> [PAGE TEXT]:
Skip to content

Updated Analysis: D4D ↔ FAIRSCAPE Alignment with Pydantic Integration and SKOS Mappings #131

@realmarcin

Description

@realmarcin

Summary

Updated analysis of D4D ↔ FAIRSCAPE alignment based on the current state of the repository with FAIRSCAPE Pydantic models integration, SKOS semantic alignment, and updated slot URI coverage.

This updates and extends the analysis from issue #130 with significant new developments.

Major Updates Since Issue #130

1. FAIRSCAPE Pydantic Models Integration ✅

Status: Fully integrated as git submodule

Location: fairscape_models/ (from https://github.com/fairscape/fairscape_models)

Converter Implementation: src/fairscape_integration/d4d_to_fairscape.py

  • Converts D4D YAML → FAIRSCAPE RO-Crate with Pydantic validation
  • Tested and working (VOICE D4D → FAIRSCAPE RO-Crate validated ✓)
  • Returns (ROCrateV1_2, validation_result) tuple

Available Models:

  • ROCrateV1_2 - Top-level RO-Crate container
  • ROCrateMetadataElem - Root dataset entity
  • ROCrateMetadataFileElem - Metadata descriptor
  • Dataset, Software, Computation, Annotation, Experiment - Entity types
  • IdentifierValue, PropertyValue - Supporting types

Key Benefit: Runtime validation and type safety for RO-Crate generation

2. SKOS Semantic Alignment ✅

File: src/data_sheets_schema/alignment/d4d_rocrate_skos_alignment.ttl

Total Mappings: 88 D4D properties mapped to RO-Crate/FAIRSCAPE

Mapping Quality:

  • skos:exactMatch: 52 (59.1%) - Direct 1:1 mappings
  • skos:closeMatch: 20 (22.7%) - Semantic equivalence with transformation
  • skos:relatedMatch: 10 (11.4%) - Related concepts, complex mapping
  • skos:narrowMatch: 5 (5.7%) - D4D term narrower than RO-Crate
  • skos:broadMatch: 1 (1.1%) - D4D term broader than RO-Crate

Target Vocabularies:

  • schema.org: ~43 property mappings
  • RAI (Responsible AI): ~30 property mappings
  • EVI (FAIRSCAPE Evidence): ~9 property mappings
  • D4D-specific: ~23 property mappings

Example Mappings:

# Exact matches
d4d:title skos:exactMatch schema:name .
d4d:description skos:exactMatch schema:description .
d4d:doi skos:exactMatch schema:identifier .
d4d:license skos:exactMatch schema:license .

# Close matches (transformation required)
d4d:creators skos:closeMatch schema:author .  # String to Person object
d4d:created_by skos:closeMatch schema:creator .

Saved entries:
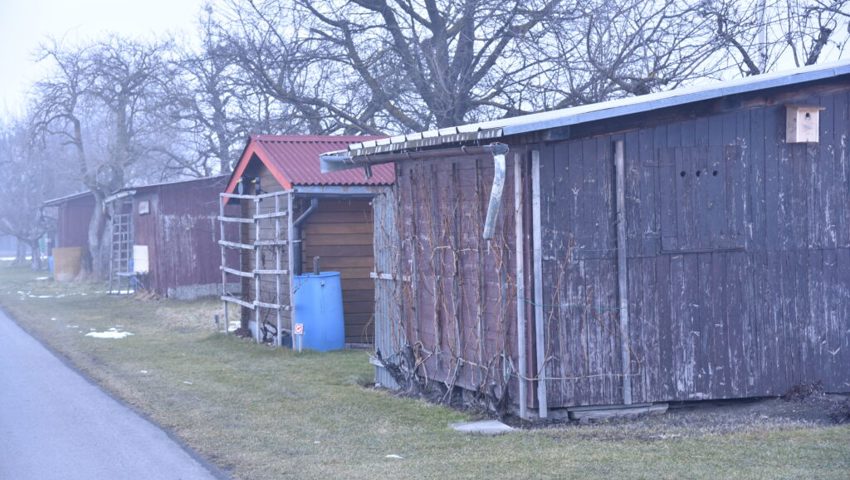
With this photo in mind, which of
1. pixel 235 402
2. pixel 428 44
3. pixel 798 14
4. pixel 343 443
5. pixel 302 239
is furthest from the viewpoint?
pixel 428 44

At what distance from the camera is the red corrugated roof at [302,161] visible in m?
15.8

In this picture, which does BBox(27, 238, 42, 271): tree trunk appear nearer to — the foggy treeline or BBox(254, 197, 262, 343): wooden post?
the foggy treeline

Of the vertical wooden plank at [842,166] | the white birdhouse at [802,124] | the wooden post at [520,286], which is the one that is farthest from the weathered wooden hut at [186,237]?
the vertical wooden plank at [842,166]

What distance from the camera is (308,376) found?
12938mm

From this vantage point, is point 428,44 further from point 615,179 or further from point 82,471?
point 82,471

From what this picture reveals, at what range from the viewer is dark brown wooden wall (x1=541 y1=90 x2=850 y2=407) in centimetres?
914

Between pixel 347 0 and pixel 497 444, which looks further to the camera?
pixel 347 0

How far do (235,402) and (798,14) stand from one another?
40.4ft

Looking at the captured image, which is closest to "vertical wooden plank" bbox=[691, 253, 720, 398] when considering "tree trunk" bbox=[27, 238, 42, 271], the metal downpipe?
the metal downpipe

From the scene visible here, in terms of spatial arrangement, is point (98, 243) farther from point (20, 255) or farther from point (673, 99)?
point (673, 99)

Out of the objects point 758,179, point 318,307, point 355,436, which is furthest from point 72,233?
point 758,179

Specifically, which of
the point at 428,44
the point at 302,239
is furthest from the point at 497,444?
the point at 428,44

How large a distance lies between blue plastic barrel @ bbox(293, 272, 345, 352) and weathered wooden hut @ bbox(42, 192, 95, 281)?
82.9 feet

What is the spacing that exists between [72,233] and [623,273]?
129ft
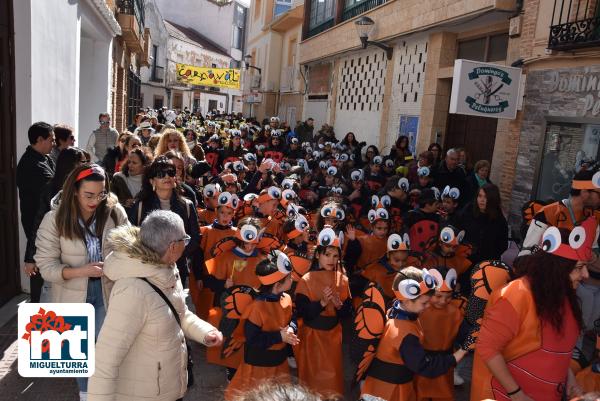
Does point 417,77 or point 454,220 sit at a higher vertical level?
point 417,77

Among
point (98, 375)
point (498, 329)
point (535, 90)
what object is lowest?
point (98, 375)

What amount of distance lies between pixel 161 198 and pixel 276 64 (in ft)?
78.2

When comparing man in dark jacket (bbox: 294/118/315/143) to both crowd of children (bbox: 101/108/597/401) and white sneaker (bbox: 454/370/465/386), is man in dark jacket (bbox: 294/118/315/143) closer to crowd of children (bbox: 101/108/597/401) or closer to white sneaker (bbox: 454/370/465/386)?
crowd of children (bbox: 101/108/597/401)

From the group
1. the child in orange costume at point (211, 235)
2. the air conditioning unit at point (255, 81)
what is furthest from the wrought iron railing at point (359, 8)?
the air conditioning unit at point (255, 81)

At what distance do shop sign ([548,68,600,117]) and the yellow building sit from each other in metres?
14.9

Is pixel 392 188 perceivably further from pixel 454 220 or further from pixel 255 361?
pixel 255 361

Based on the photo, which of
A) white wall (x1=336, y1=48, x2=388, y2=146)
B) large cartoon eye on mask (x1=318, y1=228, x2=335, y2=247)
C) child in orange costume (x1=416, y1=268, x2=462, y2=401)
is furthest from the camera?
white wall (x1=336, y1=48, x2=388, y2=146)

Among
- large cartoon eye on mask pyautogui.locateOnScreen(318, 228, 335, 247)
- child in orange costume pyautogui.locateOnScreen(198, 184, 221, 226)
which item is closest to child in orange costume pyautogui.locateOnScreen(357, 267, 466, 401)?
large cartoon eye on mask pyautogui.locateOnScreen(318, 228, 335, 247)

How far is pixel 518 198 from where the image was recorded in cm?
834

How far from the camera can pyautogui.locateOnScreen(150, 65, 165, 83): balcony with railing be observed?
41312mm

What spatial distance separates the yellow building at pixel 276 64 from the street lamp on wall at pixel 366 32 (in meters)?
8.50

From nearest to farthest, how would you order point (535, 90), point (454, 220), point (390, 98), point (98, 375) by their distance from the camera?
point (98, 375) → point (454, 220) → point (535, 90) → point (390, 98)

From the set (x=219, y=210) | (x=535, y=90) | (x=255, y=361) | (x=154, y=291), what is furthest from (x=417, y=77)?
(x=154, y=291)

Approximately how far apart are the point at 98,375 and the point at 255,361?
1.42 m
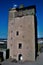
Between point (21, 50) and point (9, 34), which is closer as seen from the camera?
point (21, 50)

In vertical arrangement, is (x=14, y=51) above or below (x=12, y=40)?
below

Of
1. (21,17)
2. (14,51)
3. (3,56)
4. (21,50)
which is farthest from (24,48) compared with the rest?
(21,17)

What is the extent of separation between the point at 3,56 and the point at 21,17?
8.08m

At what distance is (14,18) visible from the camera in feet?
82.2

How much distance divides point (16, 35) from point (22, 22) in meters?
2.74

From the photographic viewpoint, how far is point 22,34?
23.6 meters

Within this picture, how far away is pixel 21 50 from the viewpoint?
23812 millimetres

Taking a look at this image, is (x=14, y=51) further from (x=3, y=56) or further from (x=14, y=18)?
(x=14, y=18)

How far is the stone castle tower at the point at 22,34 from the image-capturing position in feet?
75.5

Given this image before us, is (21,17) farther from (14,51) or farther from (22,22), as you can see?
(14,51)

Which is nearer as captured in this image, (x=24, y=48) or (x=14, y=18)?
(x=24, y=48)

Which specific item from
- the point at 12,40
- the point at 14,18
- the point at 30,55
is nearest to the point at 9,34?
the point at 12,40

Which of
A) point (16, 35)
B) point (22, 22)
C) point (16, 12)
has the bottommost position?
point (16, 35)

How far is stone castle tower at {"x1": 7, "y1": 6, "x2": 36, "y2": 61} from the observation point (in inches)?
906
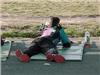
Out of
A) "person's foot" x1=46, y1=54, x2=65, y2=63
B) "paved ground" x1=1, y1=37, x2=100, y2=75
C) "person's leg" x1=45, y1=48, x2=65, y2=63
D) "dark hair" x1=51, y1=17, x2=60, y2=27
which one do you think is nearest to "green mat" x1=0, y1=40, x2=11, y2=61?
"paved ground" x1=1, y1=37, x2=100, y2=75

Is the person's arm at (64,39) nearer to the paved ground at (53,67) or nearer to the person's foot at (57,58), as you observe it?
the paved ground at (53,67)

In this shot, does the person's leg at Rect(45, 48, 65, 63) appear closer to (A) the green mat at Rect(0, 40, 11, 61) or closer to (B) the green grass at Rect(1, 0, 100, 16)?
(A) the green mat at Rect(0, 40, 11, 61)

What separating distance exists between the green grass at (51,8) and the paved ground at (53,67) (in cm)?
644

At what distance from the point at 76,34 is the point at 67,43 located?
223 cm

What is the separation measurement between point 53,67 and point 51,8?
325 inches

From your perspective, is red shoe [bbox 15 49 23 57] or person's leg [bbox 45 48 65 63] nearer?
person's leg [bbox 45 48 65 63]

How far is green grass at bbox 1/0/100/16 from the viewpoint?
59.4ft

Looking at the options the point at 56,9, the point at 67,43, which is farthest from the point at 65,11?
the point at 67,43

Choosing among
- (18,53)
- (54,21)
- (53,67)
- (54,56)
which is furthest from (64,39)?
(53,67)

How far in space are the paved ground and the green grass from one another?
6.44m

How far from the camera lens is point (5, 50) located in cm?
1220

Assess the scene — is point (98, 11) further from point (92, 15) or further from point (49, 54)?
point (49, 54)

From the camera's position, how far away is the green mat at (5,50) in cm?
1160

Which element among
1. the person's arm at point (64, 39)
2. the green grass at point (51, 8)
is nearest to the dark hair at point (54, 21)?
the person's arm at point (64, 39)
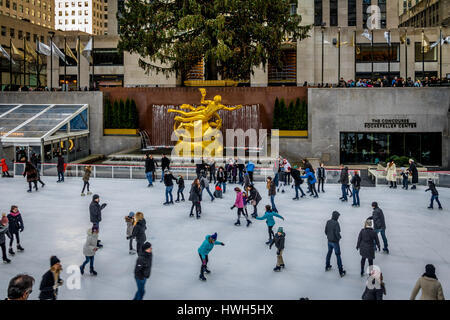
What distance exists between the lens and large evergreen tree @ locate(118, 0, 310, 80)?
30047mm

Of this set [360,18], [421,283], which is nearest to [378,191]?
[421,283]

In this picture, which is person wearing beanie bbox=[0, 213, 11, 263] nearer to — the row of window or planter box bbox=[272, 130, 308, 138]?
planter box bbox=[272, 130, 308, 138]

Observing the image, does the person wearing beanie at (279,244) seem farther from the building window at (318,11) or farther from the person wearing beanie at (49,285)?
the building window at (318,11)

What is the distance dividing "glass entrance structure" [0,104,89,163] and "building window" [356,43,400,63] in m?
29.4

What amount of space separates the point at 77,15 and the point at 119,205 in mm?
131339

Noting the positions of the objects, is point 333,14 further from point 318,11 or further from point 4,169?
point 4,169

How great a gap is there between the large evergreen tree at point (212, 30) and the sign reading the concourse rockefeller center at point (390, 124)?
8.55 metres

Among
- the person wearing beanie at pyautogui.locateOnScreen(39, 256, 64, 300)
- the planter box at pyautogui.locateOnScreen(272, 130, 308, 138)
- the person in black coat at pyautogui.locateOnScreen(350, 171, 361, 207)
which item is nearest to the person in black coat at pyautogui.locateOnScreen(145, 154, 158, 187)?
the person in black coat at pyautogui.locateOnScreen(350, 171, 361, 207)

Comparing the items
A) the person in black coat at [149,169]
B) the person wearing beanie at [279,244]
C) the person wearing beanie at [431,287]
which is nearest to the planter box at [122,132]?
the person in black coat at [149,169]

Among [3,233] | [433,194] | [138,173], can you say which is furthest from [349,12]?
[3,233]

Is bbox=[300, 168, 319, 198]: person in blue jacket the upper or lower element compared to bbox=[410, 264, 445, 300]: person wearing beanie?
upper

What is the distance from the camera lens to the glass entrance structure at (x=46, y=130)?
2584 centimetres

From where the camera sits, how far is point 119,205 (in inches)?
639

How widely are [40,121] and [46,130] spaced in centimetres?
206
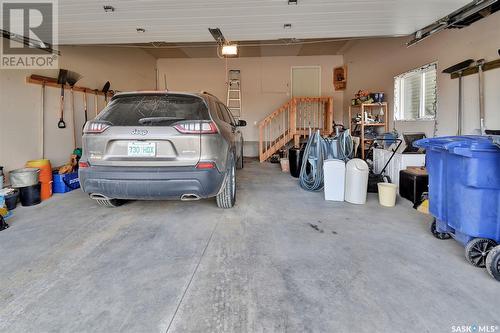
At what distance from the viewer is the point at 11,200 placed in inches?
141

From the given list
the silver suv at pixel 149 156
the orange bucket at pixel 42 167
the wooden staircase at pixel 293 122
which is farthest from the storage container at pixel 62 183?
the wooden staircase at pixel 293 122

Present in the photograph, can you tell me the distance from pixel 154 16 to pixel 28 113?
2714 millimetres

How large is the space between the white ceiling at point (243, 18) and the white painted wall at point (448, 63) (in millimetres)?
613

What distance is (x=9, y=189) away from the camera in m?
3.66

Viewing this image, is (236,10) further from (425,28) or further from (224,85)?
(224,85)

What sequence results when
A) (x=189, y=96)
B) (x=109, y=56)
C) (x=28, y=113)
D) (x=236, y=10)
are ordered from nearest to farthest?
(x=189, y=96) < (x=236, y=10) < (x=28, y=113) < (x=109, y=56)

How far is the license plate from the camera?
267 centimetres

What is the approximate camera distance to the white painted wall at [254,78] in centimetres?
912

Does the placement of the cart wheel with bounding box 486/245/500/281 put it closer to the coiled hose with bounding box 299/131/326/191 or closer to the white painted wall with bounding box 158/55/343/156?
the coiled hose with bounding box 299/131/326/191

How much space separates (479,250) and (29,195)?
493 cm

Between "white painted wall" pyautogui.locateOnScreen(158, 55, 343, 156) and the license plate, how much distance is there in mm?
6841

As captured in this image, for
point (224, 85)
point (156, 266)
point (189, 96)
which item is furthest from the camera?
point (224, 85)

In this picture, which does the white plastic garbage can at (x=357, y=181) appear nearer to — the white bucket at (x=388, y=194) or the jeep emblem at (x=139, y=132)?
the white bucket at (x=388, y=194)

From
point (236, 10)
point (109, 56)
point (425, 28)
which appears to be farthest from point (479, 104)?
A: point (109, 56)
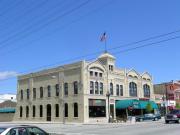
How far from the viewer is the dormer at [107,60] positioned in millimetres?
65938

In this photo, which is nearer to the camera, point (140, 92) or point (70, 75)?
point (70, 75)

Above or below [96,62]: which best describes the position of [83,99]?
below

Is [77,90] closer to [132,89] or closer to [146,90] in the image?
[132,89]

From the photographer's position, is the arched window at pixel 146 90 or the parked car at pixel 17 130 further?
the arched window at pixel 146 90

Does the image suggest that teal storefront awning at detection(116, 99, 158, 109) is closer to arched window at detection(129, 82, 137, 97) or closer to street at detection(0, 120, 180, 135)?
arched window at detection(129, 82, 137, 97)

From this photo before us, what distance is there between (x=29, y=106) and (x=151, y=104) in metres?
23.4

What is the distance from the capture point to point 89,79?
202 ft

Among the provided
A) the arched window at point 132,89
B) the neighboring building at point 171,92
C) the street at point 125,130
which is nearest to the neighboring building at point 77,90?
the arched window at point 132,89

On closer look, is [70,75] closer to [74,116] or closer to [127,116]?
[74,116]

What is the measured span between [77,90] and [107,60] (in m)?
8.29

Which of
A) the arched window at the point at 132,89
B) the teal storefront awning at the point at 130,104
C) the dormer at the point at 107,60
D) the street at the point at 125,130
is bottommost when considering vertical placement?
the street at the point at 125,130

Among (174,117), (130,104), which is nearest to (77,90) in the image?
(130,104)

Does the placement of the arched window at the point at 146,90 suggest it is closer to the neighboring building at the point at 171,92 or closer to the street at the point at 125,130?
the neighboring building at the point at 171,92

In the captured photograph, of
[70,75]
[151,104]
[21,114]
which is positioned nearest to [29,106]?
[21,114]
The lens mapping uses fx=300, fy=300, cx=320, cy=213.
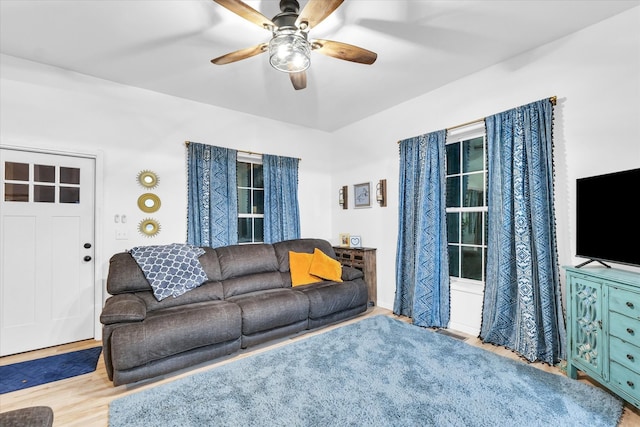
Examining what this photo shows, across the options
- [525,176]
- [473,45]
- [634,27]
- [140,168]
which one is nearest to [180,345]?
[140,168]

> [THE TASKS]:
1) Rewrite the D4D ↔ FAIRSCAPE issue text, beginning at the words "Skip to content" and stopping after "slot URI coverage.", with "codebase" put in place of "repository".
2) Name every SKOS mapping type listed under "Mapping Quality:" in the D4D ↔ FAIRSCAPE issue text.

> [OUTPUTS BY TASK]:
1)
Skip to content

Updated Analysis: D4D ↔ FAIRSCAPE Alignment with Pydantic Integration and SKOS Mappings #131

@realmarcin

Description

@realmarcin

Summary

Updated analysis of D4D ↔ FAIRSCAPE alignment based on the current state of the codebase with FAIRSCAPE Pydantic models integration, SKOS semantic alignment, and updated slot URI coverage.

2) skos:exactMatch, skos:closeMatch, skos:relatedMatch, skos:narrowMatch, skos:broadMatch